Yes, all moms feel like that sometimes. And it's OK. It doesn't mean we don't love our children. Let's face it, kids are a pain. They're selfish and loud and the boy ones smell funny when they get to be a certain age. They talk back and don't listen. Plus it is REALLY hard not to laugh when they open their mouths and your words come out. They're the most wonderful, crazy, exciting, precious pain-in-the-butt miracles ever. I love that little smarty pants weirdo more than I knew was possible, and I wouldn't trade his eye rolls and huffy sighs for anything. But there are days when I wish he would just simmer down on the drama. I'm sure he feels the same way about me.


----------



## Re5.0 (6 mo ago)

TexasMom1216 said:


> Yes, all moms feel like that sometimes.
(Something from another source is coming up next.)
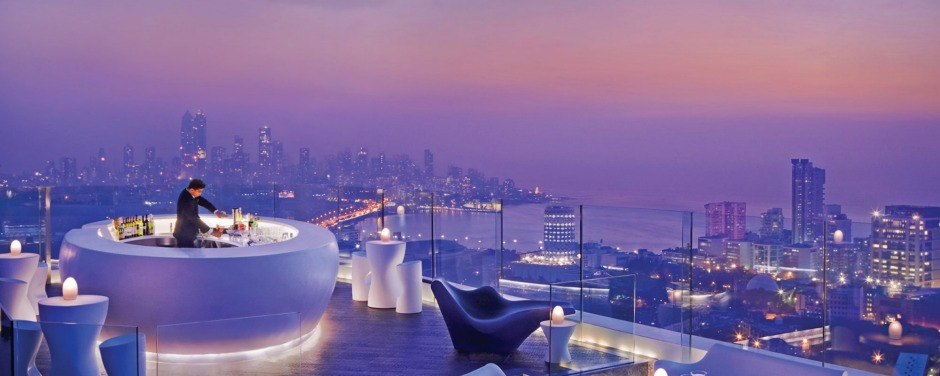 Aer bar and lounge at the Four Seasons in Mumbai.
And it's OK. It doesn't mean we don't love our children. Let's face it, kids are a pain. They're selfish and loud and the boy ones smell funny when they get to be a certain age. They talk back and don't listen. Plus it is REALLY hard not to laugh when they open their mouths and your words come out. They're the most wonderful, crazy, exciting, precious pain-in-the-butt miracles ever. I love that little smarty pants weirdo more than I knew was possible, and I wouldn't trade his eye rolls and huffy sighs for anything. But there are days when I wish he would just simmer down on the drama. I'm sure he feels the same way about me.
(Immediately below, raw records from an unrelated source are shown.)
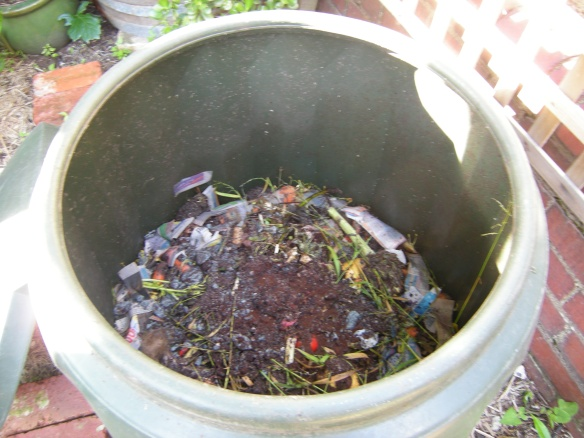 Compost mixture of coffee grounds and other organic material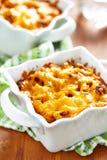 Gratin met macaroni, vlees en kaas Stock Foto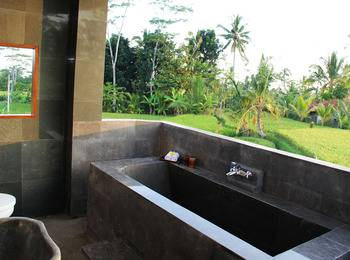 Villa Kemuning Ubud - Deluxe Suite Room Regular Plan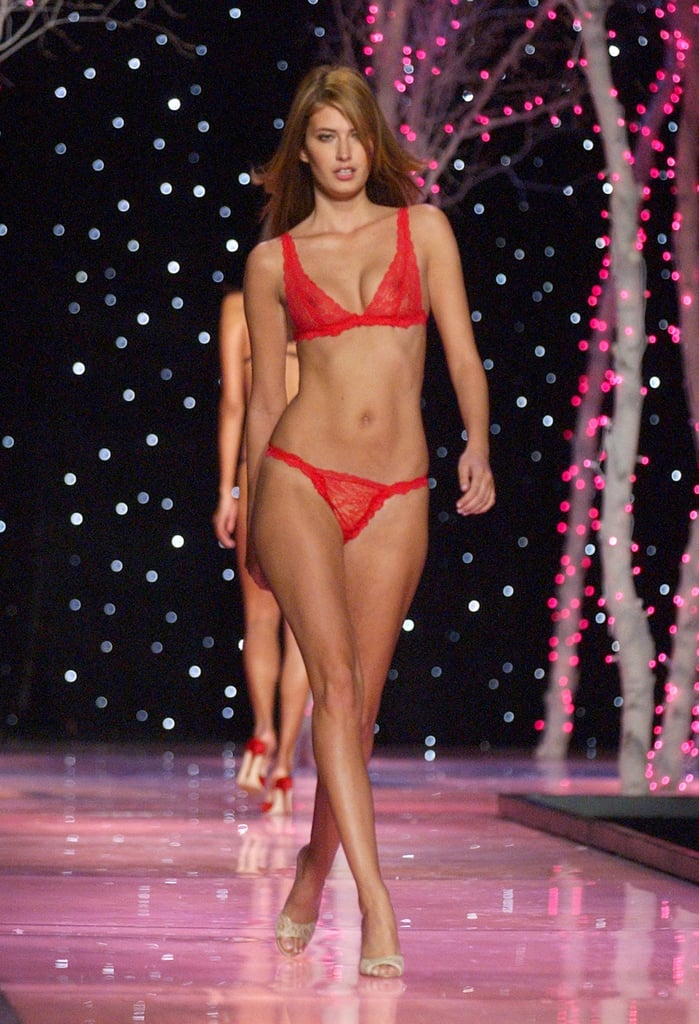 Mark Wahlberg's now-wife Rhea Durham walked the 2001 runway in sexy red lace.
Thank you so much for this, and only damn good mommy's get tired. My life is kids and I'm trying to have one outside them. Practice meditation and exercise. I'm trying it's sooo hard.


----------



## TexasMom1216 (Nov 3, 2021)

Re5.0 said:


> Thank you so much for this, and only damn good mommy's get tired. My life is kids and I'm trying to have one outside them. Practice meditation and exercise. I'm trying it's sooo hard.
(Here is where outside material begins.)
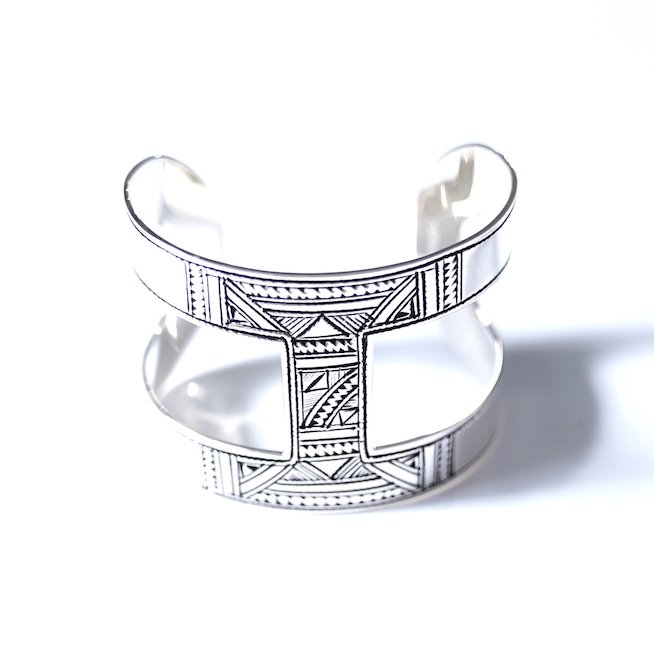 <img class='new_mark_img1' src='https://img.shop-pro.jp/img/new/icons8.gif' style='border:none;display:inline;margin:0px;padding:0px;width:auto;' />[VINTAGE Hermès ] Touareg Bangle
Kids are 24/7/365. No breaks, no vacations, no sick days. Being a mommy isn't something you DO, it's something you ARE, and you're that forever until you die. It's a lot. But it's great, right? It's like Stockholm Syndrome with the cutest hostage taker(s) imaginable.

I try to ride my bike between 30-45 mins a day. I am interrupted at LEAST twice. 😂 I have to just ignore it. Glance over, if he's not bleeding and still has all his limbs and I don't smell smoke, wait or check with Dad. It is not selfish to make time for yourself, it's really not.


----------



## Re5.0 (6 mo ago)

TexasMom1216 said:


> Kids are 24/7/365. No breaks, no vacations, no sick days. Being a mommy isn't something you DO, it's something you ARE, and you're that forever until you die. It's a lot. But it's great, right? It's like Stockholm Syndrome with the cutest hostage taker(s) imaginable.
> 
> I try to ride my bike between 30-45 mins a day. I am interrupted at LEAST twice. 😂 I have to just ignore it. Glance over, if he's not bleeding and still has all his limbs and I don't smell smoke, wait or check with Dad. It is not selfish to make time for yourself, it's really not.


Girl FR, I try to ride my bike a few times a few times a week but life seems not make it happen some weeks. Like this week.


----------



## TexasMom1216 (Nov 3, 2021)

Re5.0 said:


> Girl FR, I try to ride my bike a few times a few times a week but life seems not make it happen some weeks. Like this week.


I can't with this whole week. Work is crazy and we're travelling (again) this weekend so I have to get us all ready and packed then come home and do all the laundry. Meanwhile, work is still there and my fantastic reward for a job well done is... more work. 🤔 Do you have a Peloton?


----------



## Re5.0 (6 mo ago)

TexasMom1216 said:


> I can't with this whole week. Work is crazy and we're travelling (again) this weekend so I have to get us all ready and packed then come home and do all the laundry. Meanwhile, work is still there and my fantastic reward for a job well done is... more work. 🤔 Do you have a Peloton?


No, I have a bicycle that I ride around p lake nearby. I heard that Peloton is everything


----------



## TexasMom1216 (Nov 3, 2021)

Re5.0 said:


> No, I have a bicycle that I ride around p lake nearby. I heard that Peloton is everything


I love mine. But, I don’t have a lake to ride around; I’m pretty sure your lake is better.


----------